A senhora Smith hesitou, mas suspirou: “Fry, você só tem ensino médio. Não vai conseguir um bom emprego, e temos que cuidar de mim e da Ella. Para onde iríamos?”
Ela olhou para Yang e sorriu com pesar: “Obrigada pela sua boa vontade. Se puder, por favor ajude o Fry a sair daqui, mas não posso pedir mais. Eu e Ella podemos esperar até ele ganhar dinheiro e nos buscar.”
Fry ficou emocionado: “Mãe, se eu for embora, o pai da Ella vai matá-la. Você viu o que ele fez hoje. Se eu me esforçar, posso sustentar vocês e devolver o dinheiro ao senhor.”
Depois de falar, Fry percebeu algo estranho, sorriu envergonhado e disse a Yang: “Desculpe, minha mãe e eu estamos muito agitados, nem sabemos seu nome.”
Yang sorriu constrangido, hesitou e decidiu contar a verdade:
“Desculpe, meu nome é Gao Yang. Mas por favor, não digam a ninguém que estive aqui. Tenho alguns problemas na China, e vocês podem vir a ter negócios com chineses no futuro, então peço que guardem segredo.”
Os olhos de Fry se iluminaram imediatamente. Ele olhou para Yang e disse: “Entendi. Então o senhor é criminoso e é por isso que é rico. Senhor, não me importo com o que faz, quero ser seu ajudante. Confie em mim, seja qual for sua ocupação, me dê um emprego. Juro pelo nome do meu pai que serei leal a você!”
A senhora Smith ficou pálida e disse severamente: “Fry, o que está dizendo?”
Yang respondeu constrangido: “Desculpe, acho que meu trabalho não é ilegal, mas talvez seja, depende da lei de cada país. É perigoso, ok, vou contar: sou mercenário.”
Fry disse imediatamente: “Mercenário não é crime, e dá pra ganhar muito dinheiro! Por que não pensei nisso antes? Senhor, aceite-me, farei tudo por você!”

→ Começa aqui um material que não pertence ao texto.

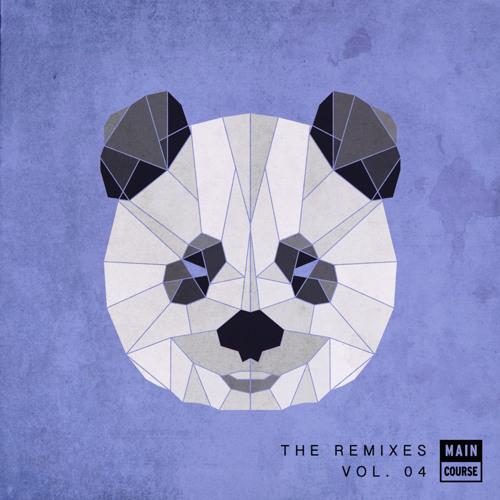 RVBRA - 29 Degrees (Davoodi Remix)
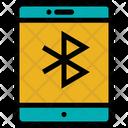 Ipad Mobile Smartphone Icon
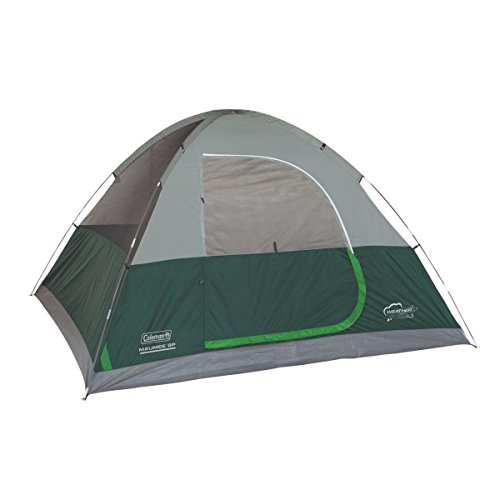 Coleman-Maumee-WeatherTec-Waterproof-8-Person-Family-12-  sc 1 st  Discount Tents Nova & Coleman Maumee WeatherTec Waterproof 8 Person Family 12u2032 x 11 ...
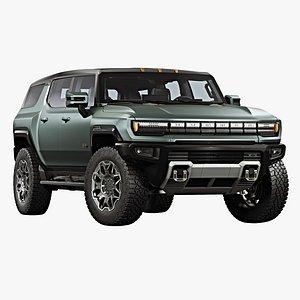 3D 2024 GMC Hummer EV SUV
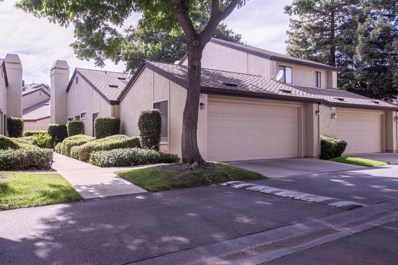1124 Cedar Creek Drive UNIT 3, Modesto, CA 95355 - MLS#: 18066649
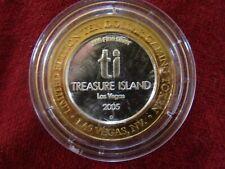 Treasure Island Las Vegas Limited Edition $10 Gaming Token .999 Silver 24K Gold
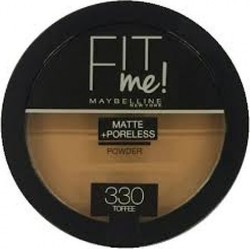 Maybelline Fit Me Matte & Poreless Pressed Powder 330 Toffee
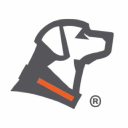 Gunner Kennels logo icon
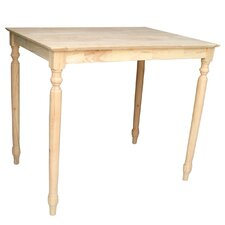 Turned Counter Height Dining Table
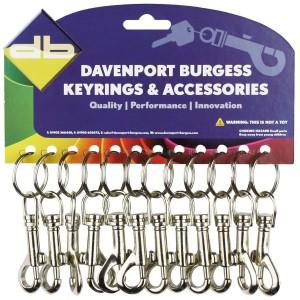 Davant Metal D Clip & Snap Hook Nickel Plated
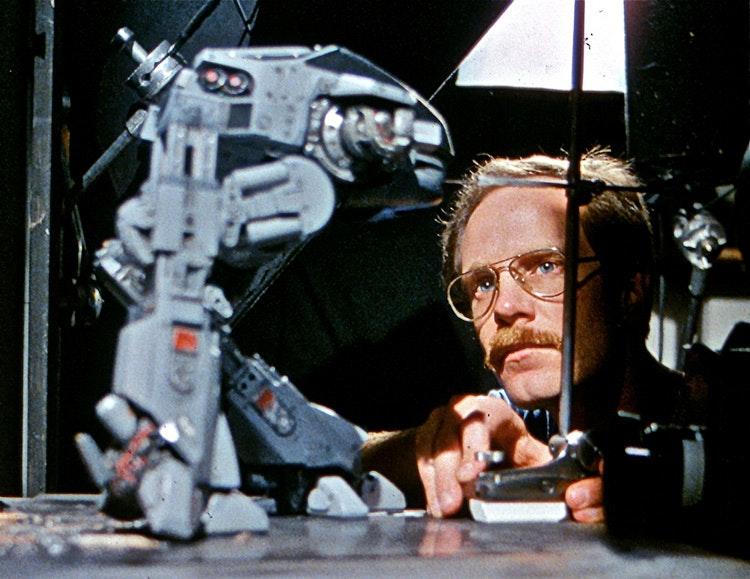 RoboCop directed by Paul Verhoeven (1987), vfxblog.com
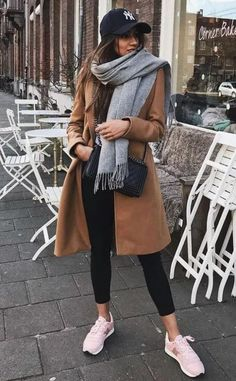 Classy Winter Outfits, Winter Fashion Outfits, Trendy Fashion, Fall Outfits, Autumn Fashion, Casual Outfits, Fashion 2020, Outfit Winter, Cold Winter Fashion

A senhora Smith falou com firmeza: “Fry, você tem só dezessete anos. Você deveria procurar um emprego normal, essa profissão não é para você!”

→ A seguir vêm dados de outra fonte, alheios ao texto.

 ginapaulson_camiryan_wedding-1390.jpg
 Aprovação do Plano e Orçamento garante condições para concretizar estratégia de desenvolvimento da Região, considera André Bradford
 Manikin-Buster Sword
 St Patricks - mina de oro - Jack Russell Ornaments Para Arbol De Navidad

Fry virou-se para a mãe, abriu as mãos e sorriu amargamente: “Mãe, você sabe que trabalhei para traficantes? Já matei dois rivais deles a mando deles. Eles me pagaram mil rands, só porque sou branco e precisavam desse dinheiro. Sem esse dinheiro, a Ella estaria morta. E hoje o pai da Ella bateu nela de novo. Se não sairmos daqui, ela vai morrer, e você e eu também. Aquele desgraçado não vai nos poupar. Por isso acho que ser mercenário é o que melhor combina comigo.”
A senhora Smith não aguentou mais e começou a chorar, cobrindo o rosto. Ella abraçou Fry e também chorou. Elena suspirou e olhou para Yang: “Talvez você devesse dar uma chance para ele.”